I am now in the world of data science and machine learning, where I have been applying the same curiosity and knack for problem-solving that brought be success as a researcher during my math PhD and postdoc, together with the skills I acquired in the intensive Springboard data science program. I am experienced with the full cycle of a data science project, including wrangling/cleaning data, exploratory analysis, reporting, and visualization using Python and SQL. In addition to being a curious investigator, I am a confident programmer and relentless trouble-shooter. I am also adept at presenting highly technical findings to both experts and non-experts, having presented my research at 10+ conferences and seminars and taught a number of undergraduate calculus courses throughout my career in academia.

Below is a selection of the data science and programming projects I have completed in the past couple of years.

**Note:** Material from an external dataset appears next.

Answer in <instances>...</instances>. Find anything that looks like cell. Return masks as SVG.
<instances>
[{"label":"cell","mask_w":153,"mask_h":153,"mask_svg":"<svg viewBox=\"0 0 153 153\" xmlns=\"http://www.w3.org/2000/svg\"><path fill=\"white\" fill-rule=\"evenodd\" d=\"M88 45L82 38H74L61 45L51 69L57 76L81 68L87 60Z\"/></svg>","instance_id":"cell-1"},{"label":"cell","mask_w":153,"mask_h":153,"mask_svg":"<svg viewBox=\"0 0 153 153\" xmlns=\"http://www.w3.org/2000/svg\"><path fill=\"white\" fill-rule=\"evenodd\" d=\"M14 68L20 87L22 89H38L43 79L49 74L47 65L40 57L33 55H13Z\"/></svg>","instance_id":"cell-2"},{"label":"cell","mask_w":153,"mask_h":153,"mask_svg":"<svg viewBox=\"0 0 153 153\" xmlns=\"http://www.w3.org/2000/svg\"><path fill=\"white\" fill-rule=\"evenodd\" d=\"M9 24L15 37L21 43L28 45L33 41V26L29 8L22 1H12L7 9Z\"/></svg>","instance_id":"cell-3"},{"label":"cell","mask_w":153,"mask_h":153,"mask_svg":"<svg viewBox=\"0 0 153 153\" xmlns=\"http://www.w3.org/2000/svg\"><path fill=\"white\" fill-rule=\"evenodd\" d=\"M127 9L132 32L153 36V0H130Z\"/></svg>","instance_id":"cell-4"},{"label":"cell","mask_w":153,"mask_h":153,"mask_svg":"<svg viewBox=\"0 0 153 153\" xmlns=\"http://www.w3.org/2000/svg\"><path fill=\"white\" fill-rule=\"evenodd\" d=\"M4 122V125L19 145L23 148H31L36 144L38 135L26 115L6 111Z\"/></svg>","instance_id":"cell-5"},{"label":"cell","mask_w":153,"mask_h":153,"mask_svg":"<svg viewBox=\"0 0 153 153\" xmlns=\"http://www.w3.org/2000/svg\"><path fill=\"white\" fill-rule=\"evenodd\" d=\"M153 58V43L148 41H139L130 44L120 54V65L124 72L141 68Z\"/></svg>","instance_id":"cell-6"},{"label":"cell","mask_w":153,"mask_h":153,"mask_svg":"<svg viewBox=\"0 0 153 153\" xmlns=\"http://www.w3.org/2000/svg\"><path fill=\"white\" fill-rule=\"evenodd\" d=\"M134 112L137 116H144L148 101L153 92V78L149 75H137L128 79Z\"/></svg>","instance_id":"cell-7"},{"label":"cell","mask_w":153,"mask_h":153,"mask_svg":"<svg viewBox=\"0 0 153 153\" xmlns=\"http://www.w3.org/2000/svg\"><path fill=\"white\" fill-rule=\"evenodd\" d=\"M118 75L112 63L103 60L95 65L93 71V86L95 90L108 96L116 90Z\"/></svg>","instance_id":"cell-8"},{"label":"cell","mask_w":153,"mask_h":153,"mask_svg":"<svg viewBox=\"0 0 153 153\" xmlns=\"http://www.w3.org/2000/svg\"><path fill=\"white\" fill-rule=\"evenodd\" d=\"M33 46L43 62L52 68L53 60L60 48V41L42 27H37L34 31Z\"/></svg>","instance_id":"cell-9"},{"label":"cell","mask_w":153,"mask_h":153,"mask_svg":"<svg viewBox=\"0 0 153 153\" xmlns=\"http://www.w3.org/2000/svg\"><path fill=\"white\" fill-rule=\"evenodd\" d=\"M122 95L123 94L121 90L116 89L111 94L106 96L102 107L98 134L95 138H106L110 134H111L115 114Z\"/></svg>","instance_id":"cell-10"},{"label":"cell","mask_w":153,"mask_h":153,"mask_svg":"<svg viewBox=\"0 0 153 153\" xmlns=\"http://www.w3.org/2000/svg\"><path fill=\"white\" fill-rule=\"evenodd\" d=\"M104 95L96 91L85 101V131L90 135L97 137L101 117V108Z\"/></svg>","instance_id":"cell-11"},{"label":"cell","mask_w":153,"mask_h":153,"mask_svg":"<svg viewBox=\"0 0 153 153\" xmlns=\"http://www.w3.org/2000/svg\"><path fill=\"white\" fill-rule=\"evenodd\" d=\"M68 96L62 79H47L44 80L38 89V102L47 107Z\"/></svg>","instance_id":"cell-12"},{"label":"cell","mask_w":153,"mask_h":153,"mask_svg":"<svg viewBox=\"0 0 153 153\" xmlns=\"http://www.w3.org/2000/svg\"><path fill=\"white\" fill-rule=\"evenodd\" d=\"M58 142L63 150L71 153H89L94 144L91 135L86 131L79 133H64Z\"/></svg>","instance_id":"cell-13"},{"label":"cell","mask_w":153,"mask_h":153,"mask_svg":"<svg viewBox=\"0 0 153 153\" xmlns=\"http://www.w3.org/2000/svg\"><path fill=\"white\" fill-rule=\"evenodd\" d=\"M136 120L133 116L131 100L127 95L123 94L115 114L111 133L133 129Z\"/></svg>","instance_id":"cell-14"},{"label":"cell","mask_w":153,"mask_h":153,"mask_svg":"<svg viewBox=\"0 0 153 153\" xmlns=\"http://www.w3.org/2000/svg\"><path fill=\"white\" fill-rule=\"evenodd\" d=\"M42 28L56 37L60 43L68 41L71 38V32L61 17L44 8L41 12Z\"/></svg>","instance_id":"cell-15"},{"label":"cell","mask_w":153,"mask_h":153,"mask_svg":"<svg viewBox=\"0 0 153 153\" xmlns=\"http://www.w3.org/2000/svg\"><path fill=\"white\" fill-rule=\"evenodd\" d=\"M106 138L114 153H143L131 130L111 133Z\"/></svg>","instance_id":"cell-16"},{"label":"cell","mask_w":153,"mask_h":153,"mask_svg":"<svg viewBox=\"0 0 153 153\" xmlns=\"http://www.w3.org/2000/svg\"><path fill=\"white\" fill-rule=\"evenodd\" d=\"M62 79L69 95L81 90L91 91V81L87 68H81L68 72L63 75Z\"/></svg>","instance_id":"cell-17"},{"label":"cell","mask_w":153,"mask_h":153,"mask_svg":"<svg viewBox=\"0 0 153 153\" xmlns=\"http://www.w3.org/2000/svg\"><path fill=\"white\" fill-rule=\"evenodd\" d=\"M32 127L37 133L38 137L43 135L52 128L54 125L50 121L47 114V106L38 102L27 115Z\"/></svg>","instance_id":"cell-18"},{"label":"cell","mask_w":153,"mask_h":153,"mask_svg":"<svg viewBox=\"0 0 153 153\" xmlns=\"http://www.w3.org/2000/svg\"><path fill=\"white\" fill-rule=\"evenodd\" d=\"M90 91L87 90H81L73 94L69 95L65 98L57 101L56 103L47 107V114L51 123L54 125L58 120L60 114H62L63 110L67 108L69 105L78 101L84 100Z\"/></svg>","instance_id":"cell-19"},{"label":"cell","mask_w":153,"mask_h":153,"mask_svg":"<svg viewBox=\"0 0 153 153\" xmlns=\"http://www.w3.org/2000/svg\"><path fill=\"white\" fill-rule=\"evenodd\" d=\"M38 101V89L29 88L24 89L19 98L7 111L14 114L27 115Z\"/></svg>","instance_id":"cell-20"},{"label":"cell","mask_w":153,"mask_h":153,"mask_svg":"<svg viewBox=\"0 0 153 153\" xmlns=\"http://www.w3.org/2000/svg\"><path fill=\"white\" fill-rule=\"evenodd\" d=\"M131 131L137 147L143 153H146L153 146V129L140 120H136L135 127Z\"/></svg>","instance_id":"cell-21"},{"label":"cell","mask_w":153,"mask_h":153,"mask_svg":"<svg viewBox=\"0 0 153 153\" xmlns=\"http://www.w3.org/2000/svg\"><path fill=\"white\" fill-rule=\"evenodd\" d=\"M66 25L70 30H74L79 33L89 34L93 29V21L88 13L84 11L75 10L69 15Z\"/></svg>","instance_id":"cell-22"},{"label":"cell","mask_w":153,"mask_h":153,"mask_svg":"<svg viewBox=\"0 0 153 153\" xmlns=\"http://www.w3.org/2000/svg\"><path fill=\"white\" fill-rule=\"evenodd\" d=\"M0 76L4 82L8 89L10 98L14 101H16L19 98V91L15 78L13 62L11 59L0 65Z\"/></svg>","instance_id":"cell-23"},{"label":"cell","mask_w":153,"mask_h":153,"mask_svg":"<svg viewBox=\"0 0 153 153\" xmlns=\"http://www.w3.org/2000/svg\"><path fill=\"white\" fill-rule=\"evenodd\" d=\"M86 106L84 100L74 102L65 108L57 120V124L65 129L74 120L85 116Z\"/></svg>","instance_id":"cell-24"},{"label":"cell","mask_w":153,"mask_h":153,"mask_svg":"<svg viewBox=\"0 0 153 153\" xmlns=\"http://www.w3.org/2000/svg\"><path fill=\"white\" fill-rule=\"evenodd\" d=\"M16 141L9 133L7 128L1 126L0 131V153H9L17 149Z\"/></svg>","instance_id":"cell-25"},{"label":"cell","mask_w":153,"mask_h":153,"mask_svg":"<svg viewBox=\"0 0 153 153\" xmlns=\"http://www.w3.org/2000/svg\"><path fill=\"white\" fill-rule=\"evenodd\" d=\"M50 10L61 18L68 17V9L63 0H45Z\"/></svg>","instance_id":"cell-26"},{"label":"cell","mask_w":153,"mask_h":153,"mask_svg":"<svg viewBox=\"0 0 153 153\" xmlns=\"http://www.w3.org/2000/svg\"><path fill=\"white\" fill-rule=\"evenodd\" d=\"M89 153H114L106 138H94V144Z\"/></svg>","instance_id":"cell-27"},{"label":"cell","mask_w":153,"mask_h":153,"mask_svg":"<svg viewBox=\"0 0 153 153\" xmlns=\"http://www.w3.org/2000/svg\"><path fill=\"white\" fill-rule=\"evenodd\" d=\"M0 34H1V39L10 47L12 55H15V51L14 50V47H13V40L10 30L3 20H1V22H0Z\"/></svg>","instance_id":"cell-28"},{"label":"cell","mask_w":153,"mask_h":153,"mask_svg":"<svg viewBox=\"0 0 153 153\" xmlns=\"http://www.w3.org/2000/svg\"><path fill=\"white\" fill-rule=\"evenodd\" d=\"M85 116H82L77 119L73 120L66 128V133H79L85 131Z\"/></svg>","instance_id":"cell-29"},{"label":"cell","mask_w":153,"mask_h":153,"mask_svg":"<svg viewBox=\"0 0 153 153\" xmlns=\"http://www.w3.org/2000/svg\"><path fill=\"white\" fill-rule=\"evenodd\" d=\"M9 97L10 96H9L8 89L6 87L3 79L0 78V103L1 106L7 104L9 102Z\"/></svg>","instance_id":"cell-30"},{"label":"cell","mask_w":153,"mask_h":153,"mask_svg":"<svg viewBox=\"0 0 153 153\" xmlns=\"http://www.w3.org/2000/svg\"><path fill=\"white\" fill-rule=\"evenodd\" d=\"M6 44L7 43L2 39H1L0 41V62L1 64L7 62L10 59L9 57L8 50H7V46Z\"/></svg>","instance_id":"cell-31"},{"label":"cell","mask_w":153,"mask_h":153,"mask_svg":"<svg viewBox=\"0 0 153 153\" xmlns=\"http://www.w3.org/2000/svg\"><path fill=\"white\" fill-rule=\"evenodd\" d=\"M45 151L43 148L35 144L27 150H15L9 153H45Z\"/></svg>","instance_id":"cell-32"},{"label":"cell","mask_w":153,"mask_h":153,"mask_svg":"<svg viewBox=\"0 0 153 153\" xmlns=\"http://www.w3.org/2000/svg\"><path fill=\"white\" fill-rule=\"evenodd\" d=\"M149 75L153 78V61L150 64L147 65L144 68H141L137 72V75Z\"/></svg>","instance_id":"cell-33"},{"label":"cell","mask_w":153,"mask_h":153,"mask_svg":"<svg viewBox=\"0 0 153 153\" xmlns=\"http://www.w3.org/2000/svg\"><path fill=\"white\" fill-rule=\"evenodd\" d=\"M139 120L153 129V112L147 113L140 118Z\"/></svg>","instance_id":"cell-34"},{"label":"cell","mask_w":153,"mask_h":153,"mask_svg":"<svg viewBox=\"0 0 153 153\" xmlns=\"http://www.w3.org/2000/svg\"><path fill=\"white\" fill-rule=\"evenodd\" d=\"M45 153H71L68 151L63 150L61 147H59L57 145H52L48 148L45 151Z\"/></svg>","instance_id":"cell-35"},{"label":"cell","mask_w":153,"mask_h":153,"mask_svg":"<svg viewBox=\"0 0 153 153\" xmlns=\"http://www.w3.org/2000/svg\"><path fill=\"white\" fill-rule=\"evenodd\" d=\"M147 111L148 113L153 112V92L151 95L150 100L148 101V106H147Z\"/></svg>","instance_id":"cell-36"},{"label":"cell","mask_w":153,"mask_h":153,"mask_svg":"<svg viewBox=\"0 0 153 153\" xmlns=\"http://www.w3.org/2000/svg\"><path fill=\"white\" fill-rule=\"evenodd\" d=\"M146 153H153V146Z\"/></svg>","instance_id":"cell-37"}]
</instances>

Predicting NHL Player Performance

Slides | Github

Data science project, creating a predictive model for NHL player stats based on their recent performance. The final regression model reducing error by >10% compared to the best baseline. 

Lean Conjecture Generator

Slides | Github

Generative machine learning model to augment LeanDojo’s ReProver, an AI tool for automated proof search in the Lean theorem-prover.

Personalized Los Angeles Movie Screening Tracker

Github

Python tool that identifies movie screenings at independent movie theaters in the LA area from user-provided lists of movies.

Verification of an Election-based Consensus Algorithm

Github

Overhaul of an existing model of a consensus algorithm in a distributed system, changing from a first-come-first-serve algorithm to a voting algorithm. Formally verified that the algorithm behaves as desired.